Oben am weißen See
Zum Frühlingsanfang ein Bericht über eine Wanderung auf 2000 Meter über dem Meer: zum blendend weißen Mattmark-Stausee unweit von Saas-Almagell an einem Tag mit Sonne und tiefblauem Himmel. Das war vor zwei Wochen; bald danach sollte es erneut schneien bis hinunter auf 1000 Meter, hörte man. Freuen wir uns am Schnee, so lange es ihn noch gibt.

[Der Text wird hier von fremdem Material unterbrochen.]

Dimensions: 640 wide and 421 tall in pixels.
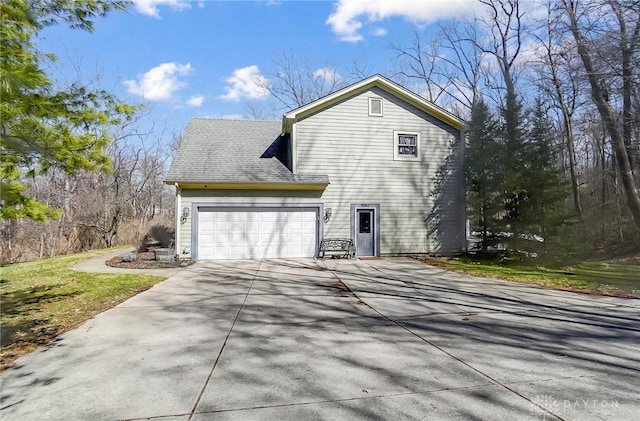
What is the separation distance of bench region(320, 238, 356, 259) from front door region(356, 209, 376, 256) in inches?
15.9

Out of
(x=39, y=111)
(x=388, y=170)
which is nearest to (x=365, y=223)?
(x=388, y=170)

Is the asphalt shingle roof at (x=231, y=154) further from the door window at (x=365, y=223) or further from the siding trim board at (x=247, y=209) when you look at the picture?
the door window at (x=365, y=223)

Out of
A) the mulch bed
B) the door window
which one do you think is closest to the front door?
the door window

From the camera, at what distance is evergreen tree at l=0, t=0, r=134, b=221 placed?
12.4 ft

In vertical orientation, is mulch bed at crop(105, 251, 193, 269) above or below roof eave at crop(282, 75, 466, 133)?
below

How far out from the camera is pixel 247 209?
13367 millimetres

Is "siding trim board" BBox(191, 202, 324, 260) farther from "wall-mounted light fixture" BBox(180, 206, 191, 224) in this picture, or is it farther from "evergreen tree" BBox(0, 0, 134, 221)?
"evergreen tree" BBox(0, 0, 134, 221)

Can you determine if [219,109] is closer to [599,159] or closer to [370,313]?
[370,313]

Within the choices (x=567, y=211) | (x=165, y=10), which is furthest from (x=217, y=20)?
(x=567, y=211)

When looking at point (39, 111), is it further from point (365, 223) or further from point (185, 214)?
point (365, 223)

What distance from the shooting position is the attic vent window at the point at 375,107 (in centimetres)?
1441

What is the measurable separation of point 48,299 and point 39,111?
170 inches

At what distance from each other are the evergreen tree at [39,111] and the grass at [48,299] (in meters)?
1.66

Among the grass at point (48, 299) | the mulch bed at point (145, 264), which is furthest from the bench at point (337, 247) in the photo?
the grass at point (48, 299)
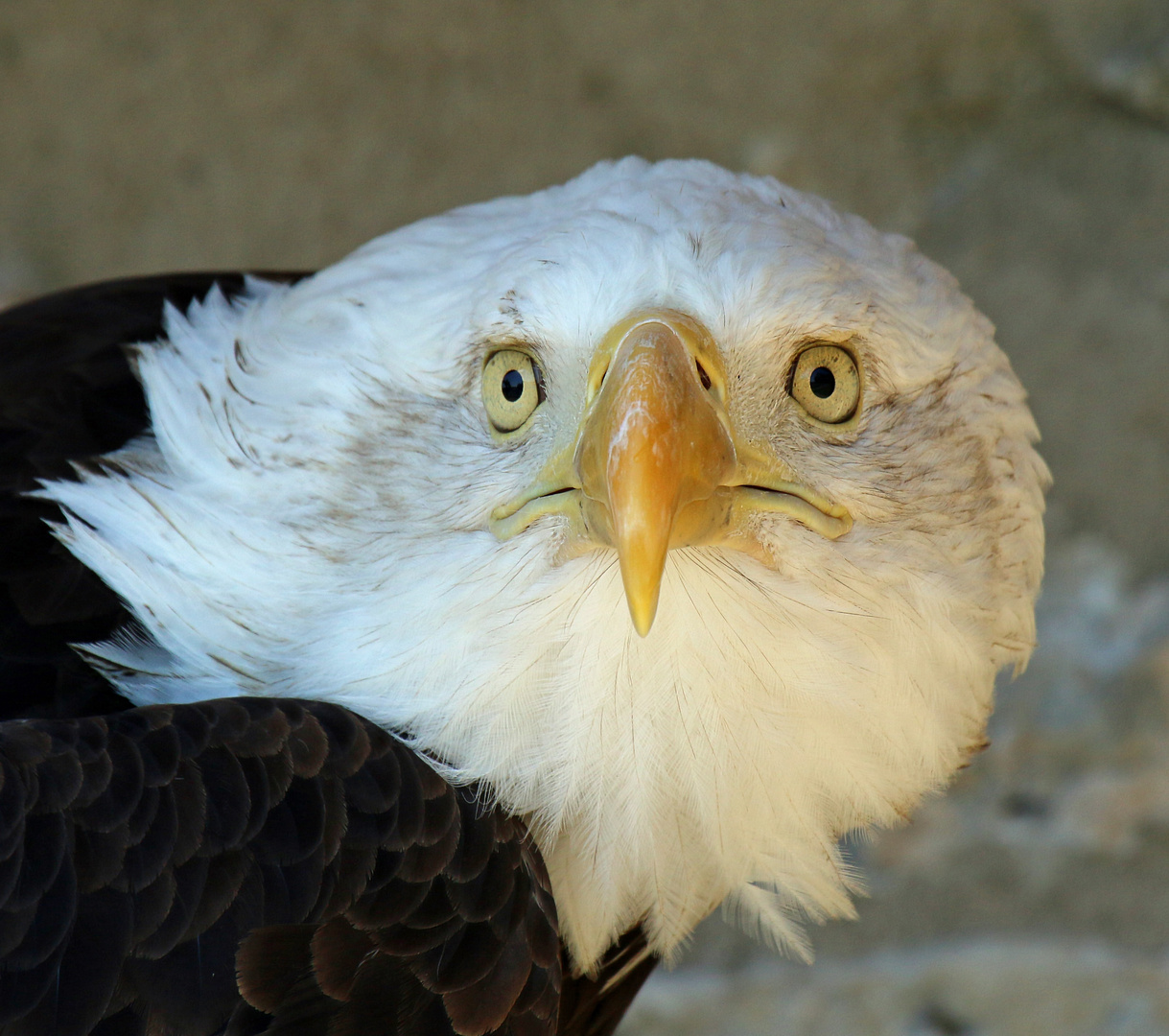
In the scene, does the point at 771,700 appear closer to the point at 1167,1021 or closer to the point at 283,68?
the point at 1167,1021

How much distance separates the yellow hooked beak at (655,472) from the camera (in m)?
1.02

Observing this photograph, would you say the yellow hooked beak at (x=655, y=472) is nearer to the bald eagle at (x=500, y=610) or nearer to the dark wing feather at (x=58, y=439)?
the bald eagle at (x=500, y=610)

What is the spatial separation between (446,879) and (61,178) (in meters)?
2.06

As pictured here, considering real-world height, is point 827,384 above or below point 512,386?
above

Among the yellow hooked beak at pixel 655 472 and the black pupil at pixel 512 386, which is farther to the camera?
the black pupil at pixel 512 386

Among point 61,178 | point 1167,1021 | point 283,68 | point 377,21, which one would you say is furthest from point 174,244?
point 1167,1021

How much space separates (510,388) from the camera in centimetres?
123

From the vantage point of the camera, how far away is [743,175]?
4.65ft

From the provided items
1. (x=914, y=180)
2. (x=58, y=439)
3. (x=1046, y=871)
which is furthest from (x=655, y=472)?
(x=1046, y=871)

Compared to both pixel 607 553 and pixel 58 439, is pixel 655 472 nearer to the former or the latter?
pixel 607 553

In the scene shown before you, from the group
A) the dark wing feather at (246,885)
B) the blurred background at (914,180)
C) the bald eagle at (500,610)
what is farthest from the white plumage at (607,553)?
the blurred background at (914,180)

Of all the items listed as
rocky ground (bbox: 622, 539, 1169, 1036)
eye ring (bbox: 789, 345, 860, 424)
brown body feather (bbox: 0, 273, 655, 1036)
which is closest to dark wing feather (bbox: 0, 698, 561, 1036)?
brown body feather (bbox: 0, 273, 655, 1036)

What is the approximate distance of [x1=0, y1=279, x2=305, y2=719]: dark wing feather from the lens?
1296mm

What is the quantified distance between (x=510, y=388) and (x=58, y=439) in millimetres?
572
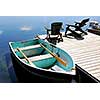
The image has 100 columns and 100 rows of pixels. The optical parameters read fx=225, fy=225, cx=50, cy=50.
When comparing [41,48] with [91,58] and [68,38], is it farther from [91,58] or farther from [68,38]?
[91,58]

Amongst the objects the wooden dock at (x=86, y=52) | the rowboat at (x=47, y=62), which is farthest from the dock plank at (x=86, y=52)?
the rowboat at (x=47, y=62)

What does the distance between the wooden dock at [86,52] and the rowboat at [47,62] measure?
0.37 m

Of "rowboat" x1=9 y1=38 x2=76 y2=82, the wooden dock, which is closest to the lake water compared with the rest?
"rowboat" x1=9 y1=38 x2=76 y2=82

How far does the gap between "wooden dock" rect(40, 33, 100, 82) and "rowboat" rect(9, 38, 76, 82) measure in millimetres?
368

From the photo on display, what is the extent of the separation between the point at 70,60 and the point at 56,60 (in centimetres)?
134

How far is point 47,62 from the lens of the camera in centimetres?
890

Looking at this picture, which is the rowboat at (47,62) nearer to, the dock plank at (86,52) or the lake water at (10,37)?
the dock plank at (86,52)

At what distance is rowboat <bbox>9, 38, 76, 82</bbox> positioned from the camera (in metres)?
6.62

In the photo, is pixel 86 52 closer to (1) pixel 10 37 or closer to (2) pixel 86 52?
(2) pixel 86 52

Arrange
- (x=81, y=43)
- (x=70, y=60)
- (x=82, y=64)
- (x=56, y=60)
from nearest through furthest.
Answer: (x=82, y=64) → (x=70, y=60) → (x=56, y=60) → (x=81, y=43)

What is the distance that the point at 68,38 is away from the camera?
1188 cm
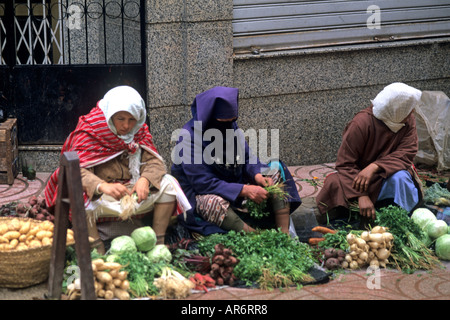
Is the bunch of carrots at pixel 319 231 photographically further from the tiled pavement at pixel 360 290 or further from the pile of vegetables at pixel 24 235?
the pile of vegetables at pixel 24 235

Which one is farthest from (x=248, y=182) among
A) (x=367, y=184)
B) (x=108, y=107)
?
(x=108, y=107)

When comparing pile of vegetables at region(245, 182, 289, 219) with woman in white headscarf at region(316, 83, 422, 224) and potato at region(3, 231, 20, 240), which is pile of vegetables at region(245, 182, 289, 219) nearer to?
woman in white headscarf at region(316, 83, 422, 224)

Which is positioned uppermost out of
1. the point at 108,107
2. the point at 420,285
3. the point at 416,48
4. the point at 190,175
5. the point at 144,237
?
the point at 416,48

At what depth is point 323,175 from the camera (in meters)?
7.71

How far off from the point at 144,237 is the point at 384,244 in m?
1.83

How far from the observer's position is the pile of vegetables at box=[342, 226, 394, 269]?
5.04 meters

Bei einer Wanderung hat man ein Ziel. Bei uns war es der besagte Stausee, 7 Kilometer von unserem »Hotel Sonne« entfernt. Erst geht es vorbei an dürren Waldstücken mit Schattenzonen; man passiert auch einen eingefrorenen kleinen Wasserfall; und dann sieht man in der Ferne die Kante der Einfassung, dorthin geht es.
Oben angelangt, sehen wir die Kante ganz nah und blicken auf den See, der weiß daliegt, schweigend und reglos.
Das ist die Bergwelt in ihrer Majestät. Und das ist nicht einfach ein weißer See mit schneebedeckten Bergen; wir sehen immer mehr darin, denn Bewusstsein schafft und will Bedeutung und findet — und muss finden — Entsprechungen in einem geistigen Reich: Das Weiß steht für Unschuld und Unberührtheit, und die Szenerie ist eine der Welt vor dem Menschen, die ihr Geheimnis in sich beschlossen trägt.
Auch wenn der See ein menschengemachter ist, entstanden in Jahren durch schwere Maschinen und Sprengladungen. Was da ist, scheint schon immer dagewesen zu sein, weil wir eine so kurzlebige Spezies sind (die in der Mehrzahl von ihrem unsterblichen Kern nichts wissen will).